* GIVEN INSTRUCTION: Locate each line in the listing that contains the string "instances", and copy those lines.

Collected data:
========================
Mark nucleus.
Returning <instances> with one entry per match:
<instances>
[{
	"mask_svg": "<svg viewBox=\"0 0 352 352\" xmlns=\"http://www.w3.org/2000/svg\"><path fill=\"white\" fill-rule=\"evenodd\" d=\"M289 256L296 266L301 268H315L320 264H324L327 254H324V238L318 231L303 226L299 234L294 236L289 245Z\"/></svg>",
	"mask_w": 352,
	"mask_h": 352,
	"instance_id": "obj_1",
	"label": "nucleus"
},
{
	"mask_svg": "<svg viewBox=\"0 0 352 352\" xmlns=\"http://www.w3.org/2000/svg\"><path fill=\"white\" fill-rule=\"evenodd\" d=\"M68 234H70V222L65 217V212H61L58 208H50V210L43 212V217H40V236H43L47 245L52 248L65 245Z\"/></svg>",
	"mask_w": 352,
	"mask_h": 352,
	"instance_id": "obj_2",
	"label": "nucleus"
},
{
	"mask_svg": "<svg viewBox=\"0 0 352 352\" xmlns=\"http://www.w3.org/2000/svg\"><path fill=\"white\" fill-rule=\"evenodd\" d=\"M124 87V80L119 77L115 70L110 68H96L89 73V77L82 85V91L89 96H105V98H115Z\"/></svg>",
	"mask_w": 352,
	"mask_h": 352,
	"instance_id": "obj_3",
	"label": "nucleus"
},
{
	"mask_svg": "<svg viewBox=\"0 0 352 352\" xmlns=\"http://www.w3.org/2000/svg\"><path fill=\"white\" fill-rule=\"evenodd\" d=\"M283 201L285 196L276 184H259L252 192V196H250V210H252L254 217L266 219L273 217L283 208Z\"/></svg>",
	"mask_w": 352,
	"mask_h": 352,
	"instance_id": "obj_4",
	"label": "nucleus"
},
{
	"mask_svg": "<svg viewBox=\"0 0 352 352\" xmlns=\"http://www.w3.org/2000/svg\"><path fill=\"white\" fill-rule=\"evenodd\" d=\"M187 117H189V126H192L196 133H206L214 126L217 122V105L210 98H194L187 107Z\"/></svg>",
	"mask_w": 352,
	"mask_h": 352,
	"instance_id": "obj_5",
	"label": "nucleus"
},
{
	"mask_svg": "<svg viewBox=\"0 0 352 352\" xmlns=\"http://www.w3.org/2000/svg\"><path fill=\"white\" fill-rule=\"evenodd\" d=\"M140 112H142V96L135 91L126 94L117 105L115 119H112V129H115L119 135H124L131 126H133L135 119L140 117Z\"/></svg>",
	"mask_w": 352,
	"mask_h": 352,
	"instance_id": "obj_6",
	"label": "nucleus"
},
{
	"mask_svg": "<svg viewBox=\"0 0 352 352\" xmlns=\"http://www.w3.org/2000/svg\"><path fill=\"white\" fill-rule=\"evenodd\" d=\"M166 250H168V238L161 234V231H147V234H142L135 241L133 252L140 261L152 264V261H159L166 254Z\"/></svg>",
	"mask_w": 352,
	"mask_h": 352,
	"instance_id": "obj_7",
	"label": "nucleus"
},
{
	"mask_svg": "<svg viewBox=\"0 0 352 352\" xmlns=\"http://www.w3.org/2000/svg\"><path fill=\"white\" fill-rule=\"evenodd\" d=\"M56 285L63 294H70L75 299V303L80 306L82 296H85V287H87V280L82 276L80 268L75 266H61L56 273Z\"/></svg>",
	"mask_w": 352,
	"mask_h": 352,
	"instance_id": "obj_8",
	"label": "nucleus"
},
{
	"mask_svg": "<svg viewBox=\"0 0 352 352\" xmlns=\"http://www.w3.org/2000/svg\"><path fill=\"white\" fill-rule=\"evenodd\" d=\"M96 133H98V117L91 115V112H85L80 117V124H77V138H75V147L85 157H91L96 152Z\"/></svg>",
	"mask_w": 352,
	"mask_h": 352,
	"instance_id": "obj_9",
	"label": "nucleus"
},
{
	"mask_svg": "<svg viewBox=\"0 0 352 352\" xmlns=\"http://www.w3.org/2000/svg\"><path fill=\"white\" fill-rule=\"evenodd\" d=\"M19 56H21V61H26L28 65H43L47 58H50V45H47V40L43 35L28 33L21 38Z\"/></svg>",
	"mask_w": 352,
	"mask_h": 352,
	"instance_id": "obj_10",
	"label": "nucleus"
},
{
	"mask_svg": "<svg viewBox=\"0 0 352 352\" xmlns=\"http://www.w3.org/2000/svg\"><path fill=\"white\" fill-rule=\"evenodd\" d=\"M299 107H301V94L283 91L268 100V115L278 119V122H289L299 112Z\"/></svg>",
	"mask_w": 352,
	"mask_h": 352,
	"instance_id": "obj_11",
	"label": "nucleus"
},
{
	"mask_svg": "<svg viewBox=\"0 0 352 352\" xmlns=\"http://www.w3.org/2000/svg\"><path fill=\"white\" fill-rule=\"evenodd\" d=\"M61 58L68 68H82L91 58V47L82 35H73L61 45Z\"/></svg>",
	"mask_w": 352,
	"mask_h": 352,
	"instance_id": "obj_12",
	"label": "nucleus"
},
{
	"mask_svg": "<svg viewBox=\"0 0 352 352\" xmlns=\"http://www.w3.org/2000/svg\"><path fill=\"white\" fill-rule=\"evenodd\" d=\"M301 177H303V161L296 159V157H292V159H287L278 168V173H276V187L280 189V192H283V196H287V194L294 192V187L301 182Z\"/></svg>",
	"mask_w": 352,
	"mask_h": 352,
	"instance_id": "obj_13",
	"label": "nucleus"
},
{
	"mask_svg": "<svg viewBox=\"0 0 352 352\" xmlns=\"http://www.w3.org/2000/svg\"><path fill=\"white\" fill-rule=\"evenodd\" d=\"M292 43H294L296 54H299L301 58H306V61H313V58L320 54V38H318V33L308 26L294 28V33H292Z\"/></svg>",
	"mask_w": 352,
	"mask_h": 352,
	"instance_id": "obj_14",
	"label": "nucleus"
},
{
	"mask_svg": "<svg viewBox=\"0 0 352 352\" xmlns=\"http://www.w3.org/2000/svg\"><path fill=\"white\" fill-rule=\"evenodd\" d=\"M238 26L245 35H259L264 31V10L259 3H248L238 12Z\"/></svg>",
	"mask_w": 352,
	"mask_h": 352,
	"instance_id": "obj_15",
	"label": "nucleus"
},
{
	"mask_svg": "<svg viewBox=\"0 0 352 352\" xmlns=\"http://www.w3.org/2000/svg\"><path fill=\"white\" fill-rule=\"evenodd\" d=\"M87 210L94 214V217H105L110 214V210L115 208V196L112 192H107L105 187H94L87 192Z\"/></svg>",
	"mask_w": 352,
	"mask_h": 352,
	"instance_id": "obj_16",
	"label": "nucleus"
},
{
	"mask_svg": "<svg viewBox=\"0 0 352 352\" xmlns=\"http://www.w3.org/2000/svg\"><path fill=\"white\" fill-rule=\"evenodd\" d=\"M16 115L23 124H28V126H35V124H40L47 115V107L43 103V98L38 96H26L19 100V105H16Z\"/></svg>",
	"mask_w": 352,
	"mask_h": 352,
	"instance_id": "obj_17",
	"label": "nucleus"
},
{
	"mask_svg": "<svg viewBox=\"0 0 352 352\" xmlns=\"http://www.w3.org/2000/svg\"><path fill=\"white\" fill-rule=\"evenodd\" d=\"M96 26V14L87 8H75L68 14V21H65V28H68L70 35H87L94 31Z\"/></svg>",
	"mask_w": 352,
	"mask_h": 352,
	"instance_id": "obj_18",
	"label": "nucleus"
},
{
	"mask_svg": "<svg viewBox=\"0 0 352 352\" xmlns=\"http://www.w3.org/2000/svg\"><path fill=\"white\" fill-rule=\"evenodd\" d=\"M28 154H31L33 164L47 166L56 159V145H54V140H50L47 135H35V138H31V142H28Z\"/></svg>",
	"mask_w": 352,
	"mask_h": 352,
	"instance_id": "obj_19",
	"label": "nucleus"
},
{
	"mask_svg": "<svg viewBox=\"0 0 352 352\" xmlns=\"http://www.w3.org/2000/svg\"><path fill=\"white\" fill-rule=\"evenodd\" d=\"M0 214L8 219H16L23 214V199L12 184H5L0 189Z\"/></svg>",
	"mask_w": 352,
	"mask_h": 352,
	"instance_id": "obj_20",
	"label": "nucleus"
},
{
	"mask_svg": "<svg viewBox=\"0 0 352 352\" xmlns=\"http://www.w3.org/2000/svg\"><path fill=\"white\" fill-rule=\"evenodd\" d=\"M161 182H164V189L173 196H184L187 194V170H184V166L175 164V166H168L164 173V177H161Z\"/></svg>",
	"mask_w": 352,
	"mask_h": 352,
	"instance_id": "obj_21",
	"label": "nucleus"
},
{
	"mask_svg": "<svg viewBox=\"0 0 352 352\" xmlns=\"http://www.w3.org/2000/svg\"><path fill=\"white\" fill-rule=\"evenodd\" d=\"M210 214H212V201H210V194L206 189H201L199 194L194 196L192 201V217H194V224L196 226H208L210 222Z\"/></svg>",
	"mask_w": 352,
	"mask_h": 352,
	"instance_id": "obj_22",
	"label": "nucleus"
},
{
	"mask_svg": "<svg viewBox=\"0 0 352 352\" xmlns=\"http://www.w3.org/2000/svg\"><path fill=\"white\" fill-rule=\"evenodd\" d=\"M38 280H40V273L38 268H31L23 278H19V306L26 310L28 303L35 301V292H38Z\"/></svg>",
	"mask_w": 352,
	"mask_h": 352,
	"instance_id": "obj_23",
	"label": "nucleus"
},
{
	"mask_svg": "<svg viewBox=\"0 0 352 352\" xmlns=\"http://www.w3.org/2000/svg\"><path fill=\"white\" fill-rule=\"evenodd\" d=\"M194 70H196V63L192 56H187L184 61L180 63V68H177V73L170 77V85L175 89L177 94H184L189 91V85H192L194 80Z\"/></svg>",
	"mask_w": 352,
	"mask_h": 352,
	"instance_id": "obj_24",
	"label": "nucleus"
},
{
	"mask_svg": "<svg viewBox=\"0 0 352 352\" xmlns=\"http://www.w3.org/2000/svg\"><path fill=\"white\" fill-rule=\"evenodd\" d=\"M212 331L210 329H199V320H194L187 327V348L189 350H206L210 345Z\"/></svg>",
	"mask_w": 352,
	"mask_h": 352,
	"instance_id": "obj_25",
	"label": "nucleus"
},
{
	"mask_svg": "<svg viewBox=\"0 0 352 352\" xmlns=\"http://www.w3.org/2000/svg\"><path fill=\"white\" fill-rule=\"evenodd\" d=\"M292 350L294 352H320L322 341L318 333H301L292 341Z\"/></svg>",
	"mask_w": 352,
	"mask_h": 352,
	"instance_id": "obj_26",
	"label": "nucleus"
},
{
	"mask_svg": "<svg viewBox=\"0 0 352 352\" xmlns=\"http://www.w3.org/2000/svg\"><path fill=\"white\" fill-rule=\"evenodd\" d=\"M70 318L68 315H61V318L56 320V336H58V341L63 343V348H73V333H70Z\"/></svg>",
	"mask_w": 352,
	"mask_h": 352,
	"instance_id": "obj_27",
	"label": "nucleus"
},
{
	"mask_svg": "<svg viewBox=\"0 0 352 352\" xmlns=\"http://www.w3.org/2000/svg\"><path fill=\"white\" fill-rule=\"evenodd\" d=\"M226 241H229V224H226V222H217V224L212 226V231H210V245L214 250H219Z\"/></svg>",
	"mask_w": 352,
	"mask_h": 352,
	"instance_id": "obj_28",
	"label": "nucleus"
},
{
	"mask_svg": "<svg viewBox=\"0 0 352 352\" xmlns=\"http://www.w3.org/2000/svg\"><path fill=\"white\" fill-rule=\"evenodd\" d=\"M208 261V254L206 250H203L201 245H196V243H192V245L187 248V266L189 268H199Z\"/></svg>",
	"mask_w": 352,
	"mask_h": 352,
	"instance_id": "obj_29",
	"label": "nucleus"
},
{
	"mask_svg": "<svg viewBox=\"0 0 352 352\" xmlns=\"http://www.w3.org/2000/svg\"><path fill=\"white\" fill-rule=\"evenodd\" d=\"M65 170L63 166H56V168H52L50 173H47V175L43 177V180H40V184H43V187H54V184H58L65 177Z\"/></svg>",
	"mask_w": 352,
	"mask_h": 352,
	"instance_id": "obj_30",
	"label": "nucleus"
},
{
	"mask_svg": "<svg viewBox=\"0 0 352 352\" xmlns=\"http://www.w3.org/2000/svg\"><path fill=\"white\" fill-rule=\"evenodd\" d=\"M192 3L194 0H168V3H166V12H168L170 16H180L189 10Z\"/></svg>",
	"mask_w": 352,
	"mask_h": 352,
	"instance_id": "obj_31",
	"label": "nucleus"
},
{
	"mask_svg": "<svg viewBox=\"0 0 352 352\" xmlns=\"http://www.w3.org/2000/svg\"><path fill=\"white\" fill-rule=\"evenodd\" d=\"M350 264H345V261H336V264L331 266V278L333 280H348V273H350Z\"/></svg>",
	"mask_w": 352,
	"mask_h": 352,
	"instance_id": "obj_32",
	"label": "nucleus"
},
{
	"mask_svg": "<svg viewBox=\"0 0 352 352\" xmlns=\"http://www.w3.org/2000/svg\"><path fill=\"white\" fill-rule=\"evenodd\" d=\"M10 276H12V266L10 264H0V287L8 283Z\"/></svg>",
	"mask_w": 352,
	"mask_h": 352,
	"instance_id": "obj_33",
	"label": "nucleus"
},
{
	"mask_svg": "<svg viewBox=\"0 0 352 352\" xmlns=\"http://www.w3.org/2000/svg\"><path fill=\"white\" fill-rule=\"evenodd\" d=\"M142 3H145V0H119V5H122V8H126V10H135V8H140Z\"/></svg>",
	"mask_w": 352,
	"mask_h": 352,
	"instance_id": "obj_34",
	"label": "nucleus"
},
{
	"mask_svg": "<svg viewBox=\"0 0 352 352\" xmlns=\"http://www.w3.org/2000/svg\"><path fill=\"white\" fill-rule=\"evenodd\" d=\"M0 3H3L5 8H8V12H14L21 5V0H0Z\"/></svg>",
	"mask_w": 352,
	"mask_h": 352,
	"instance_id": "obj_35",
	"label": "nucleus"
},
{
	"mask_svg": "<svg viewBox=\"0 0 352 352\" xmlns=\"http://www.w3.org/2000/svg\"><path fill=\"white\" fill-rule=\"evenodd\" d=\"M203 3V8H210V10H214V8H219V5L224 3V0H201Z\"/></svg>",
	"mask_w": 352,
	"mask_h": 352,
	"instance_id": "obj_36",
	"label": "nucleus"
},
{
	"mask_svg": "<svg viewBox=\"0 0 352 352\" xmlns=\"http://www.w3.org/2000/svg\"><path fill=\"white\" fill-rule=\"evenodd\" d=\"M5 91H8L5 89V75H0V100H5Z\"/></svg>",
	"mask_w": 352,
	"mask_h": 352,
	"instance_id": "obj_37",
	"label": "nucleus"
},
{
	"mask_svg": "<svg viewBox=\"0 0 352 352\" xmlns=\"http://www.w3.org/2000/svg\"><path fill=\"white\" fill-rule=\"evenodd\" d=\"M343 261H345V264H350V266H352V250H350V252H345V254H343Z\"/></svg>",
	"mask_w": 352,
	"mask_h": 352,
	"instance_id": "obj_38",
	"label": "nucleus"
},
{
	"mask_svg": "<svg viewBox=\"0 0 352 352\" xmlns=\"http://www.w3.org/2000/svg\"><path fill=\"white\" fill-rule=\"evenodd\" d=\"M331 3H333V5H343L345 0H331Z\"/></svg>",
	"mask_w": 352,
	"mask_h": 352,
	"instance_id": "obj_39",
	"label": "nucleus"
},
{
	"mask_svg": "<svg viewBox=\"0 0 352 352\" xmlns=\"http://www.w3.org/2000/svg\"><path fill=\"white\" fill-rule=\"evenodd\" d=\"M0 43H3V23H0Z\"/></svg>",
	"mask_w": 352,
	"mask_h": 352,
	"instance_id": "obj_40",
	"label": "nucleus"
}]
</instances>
========================
* TASK OUTPUT:
Returning <instances> with one entry per match:
<instances>
</instances>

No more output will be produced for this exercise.